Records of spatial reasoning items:
>> begin
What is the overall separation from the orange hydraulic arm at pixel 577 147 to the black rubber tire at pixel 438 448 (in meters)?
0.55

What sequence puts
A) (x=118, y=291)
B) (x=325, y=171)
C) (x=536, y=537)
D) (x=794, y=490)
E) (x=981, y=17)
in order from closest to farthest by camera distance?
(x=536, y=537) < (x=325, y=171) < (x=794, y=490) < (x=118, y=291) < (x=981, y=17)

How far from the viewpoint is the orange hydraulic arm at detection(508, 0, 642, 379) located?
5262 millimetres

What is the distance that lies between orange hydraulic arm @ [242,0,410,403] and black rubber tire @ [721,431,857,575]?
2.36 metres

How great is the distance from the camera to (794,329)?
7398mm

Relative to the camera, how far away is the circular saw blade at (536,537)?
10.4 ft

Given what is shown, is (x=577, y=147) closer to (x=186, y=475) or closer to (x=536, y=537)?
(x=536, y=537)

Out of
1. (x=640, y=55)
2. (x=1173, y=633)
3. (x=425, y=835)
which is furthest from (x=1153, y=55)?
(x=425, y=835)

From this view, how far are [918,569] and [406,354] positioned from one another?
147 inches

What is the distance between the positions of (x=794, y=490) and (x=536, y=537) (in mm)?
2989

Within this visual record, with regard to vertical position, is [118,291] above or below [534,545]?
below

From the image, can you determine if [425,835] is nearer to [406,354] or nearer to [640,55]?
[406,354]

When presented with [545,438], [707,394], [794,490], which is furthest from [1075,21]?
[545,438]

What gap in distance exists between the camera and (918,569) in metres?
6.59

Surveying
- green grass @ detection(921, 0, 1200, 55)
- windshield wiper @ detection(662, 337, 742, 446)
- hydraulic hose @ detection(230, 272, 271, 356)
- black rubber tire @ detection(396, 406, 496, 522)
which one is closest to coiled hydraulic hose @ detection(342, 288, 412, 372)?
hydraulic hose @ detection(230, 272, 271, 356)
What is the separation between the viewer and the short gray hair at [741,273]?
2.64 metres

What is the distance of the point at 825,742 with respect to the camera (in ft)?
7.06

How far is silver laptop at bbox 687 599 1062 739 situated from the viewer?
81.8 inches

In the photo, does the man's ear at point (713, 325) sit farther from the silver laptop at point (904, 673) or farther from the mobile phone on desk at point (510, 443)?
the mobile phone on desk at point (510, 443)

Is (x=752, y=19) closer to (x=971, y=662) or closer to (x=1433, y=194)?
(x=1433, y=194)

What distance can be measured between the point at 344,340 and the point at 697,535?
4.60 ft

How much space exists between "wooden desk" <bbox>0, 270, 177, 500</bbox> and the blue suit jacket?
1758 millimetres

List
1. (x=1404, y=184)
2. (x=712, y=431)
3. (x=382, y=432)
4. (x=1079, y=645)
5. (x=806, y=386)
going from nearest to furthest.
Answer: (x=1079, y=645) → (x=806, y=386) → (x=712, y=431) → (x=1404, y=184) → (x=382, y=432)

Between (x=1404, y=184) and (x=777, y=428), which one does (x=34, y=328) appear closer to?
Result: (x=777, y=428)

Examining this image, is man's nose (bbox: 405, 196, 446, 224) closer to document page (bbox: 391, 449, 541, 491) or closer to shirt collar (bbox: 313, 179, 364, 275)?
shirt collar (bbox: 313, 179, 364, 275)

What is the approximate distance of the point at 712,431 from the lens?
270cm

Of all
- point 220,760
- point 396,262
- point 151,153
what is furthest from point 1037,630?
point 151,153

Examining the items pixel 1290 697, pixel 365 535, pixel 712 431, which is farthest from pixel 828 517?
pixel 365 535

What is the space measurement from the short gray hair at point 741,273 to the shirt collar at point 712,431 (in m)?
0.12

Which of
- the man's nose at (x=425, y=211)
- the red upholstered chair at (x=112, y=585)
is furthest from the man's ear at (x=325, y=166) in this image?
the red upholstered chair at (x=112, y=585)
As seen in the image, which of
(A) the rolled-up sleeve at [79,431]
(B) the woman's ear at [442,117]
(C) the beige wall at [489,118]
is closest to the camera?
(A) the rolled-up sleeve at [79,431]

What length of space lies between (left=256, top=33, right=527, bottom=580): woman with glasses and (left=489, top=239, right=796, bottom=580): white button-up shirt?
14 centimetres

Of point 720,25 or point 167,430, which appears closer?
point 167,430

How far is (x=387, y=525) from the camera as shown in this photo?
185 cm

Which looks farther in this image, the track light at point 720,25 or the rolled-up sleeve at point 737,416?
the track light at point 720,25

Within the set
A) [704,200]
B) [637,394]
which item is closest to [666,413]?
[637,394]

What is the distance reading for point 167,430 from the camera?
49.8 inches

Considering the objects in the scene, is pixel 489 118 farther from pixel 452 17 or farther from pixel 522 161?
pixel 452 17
>> end
>> begin
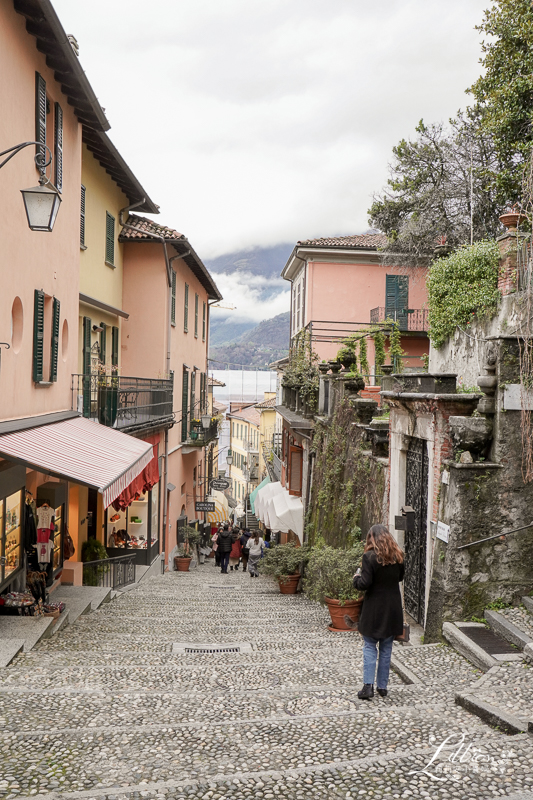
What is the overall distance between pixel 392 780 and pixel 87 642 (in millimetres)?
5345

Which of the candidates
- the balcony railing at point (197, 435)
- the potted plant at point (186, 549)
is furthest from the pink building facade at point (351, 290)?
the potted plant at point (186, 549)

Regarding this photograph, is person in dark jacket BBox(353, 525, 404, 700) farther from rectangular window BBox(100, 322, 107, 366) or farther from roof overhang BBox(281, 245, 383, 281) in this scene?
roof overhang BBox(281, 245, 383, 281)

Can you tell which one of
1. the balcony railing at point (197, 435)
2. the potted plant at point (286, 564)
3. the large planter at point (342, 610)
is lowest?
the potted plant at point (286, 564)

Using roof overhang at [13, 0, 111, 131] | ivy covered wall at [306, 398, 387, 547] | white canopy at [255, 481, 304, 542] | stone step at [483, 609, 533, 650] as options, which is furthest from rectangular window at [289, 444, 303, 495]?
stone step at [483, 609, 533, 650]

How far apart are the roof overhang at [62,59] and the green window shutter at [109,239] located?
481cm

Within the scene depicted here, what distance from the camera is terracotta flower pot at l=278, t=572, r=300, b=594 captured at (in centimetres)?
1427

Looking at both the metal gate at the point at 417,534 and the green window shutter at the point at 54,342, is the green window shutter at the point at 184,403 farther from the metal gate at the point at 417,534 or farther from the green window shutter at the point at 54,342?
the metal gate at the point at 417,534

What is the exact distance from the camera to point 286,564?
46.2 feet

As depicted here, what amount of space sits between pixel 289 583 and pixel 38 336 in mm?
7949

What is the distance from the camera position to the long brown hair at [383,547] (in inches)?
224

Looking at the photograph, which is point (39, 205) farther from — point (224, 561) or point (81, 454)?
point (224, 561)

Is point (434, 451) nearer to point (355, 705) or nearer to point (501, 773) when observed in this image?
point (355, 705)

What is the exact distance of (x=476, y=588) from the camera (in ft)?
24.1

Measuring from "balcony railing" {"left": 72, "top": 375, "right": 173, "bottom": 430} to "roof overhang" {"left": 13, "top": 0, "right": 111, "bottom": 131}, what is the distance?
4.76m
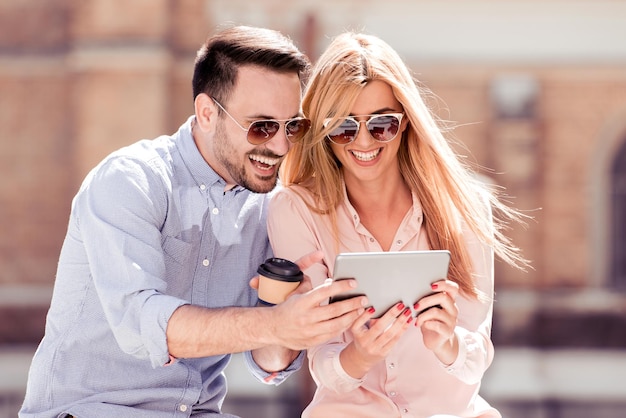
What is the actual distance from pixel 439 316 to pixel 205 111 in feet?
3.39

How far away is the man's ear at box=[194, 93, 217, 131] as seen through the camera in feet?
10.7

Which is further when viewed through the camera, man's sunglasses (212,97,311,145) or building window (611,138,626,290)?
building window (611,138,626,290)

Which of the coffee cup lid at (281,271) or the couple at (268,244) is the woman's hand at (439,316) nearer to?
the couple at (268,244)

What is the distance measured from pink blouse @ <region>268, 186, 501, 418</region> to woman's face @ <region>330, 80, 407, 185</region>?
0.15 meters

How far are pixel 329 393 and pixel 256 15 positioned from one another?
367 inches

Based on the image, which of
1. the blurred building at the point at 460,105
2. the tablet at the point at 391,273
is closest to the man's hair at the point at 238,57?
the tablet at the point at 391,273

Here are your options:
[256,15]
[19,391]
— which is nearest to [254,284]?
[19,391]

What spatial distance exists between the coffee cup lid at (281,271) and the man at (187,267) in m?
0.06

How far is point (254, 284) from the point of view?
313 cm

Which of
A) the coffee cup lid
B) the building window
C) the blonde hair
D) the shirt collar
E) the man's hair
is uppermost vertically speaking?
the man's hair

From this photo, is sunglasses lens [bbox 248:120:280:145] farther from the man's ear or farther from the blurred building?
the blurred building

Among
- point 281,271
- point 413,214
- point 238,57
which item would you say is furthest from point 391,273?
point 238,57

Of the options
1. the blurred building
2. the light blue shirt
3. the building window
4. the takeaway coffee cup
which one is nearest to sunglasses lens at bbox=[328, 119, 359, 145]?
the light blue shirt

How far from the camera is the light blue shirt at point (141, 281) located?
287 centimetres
>> end
The exercise: Rewrite the items starting at the line containing "Based on the image, which of" and ending at the line containing "287 centimetres", with "coffee cup lid" changed to "paper cup lid" and nothing else altered.

Result:
Based on the image, which of
1. the blurred building at the point at 460,105
2. the tablet at the point at 391,273
is closest to the man's hair at the point at 238,57?
the tablet at the point at 391,273

Here are your options:
[256,15]
[19,391]
— which is nearest to [254,284]?
[19,391]

What spatial distance exists between the paper cup lid at (281,271) and the man at (187,267) in m?
0.06

How far is point (254, 284) from the point of view?
313 cm

Which of
A) the paper cup lid
B) the building window
C) the blonde hair
D) the shirt collar
E) the man's hair
is uppermost vertically speaking?
the man's hair

From this photo, is sunglasses lens [bbox 248:120:280:145] farther from the man's ear or farther from the blurred building?
the blurred building

Among
- point 281,271
- point 413,214
- point 238,57
which item would you say is furthest from point 391,273?
point 238,57

Of the options
1. the blurred building
2. the light blue shirt
3. the building window
4. the takeaway coffee cup
which one is nearest to sunglasses lens at bbox=[328, 119, 359, 145]?
the light blue shirt

How far from the camera is the light blue shirt at point (141, 281) located?
287 centimetres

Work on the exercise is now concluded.